A nine-year-old boy snuck his way past airport security, TSA agents and Delta Airlines personnel, and was able to get on a flight from Minneapolis to Las Vegas without a boarding pass.

On Thursday, the young boy reportedly got through the security checkpoints and tricked Delta Air Lines flight attendants into allowing him on the flight by saying that his parents were already onboard. The crew became suspicious sometime midflight, and the boy was questioned upon arrival in Las Vegas. According to reports, the boy, a supposed runaway, is currently in protective custody and local authorities are working out a plan for his safe return to Minneapolis.

Air travel expert, Terry Trippler, expressed major concerns upon hearing the incident – an obvious lack of security efficiency.

“He had to pass three levels of security. You have the TSA, the gate agents, and the flight crew and a child comes through without even a seat assignment,” Trippler said.

The boy reportedly spent time at the Minneapolis-St. Paul International Airport the day before the incident, where he observed the airport security check points, allegedly preparing for his big escape the following day.
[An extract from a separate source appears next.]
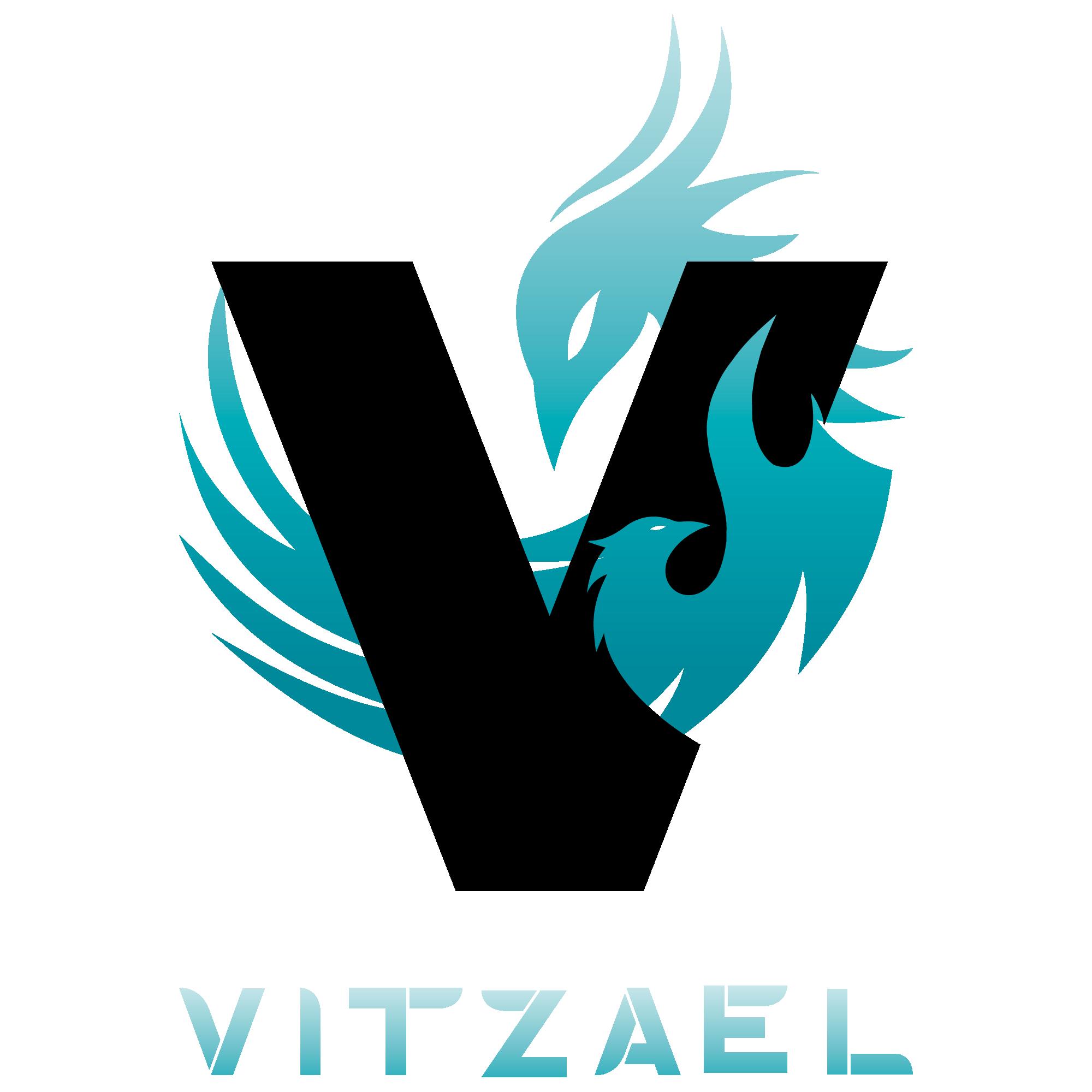 Vitzael Inc Ignites Business Productivity with Striking Digital Marketing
“Obviously, the fact that the child’s actions weren’t detected until he was in flight is concerning,” Patrick Hogan, a spokesman for Minneapolis-St. Paul International Airport, said.

The boy reportedly camouflaged himself to get through security checkpoints, pretending to be part of a family passing through at the same time. To board the plane, the boy waited until the gate attendant was distracted and then hoped on the plane. He was only discovered when the flight crew realized he was not on the manifest as a child traveling alone and he did not have an adult with him.
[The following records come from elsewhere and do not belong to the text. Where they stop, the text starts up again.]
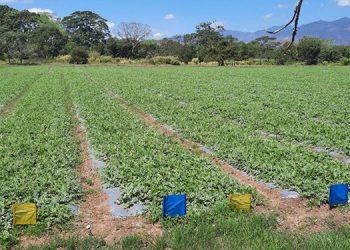 Pese a la pandemia, la Universidad de Agricultura ha logrado mantener una buena producción variada de hortalizas y granos básicos.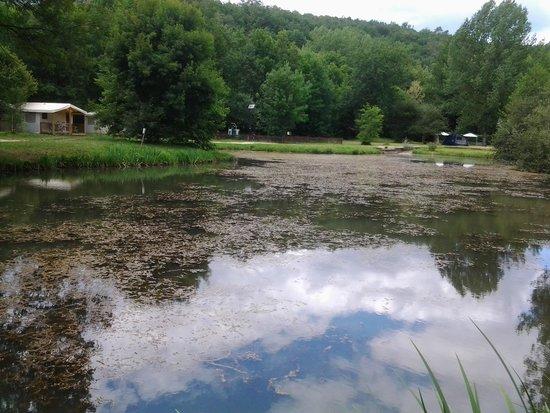 Camping Aqua Viva: etang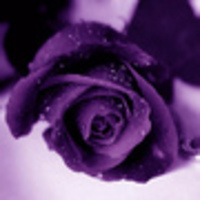 Purple_20rose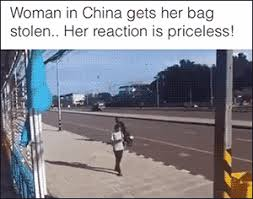 Funny Meme Gifs - stop laughing gif find share on giphy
The security lapses are currently under investigation, though it appears the focus of the investigation will remain on the TSA and the Delta airlines personnel. The TSA is in the process of re-evaluating its security protocols, however, they have released a statement saying that they are confident the boy was, at the very least, determined not to be a threat to the security of the flight.

“The child was screened along with all other passengers to ensure that he was not a threat to the aircraft,” the TSA told the Los Angeles Times.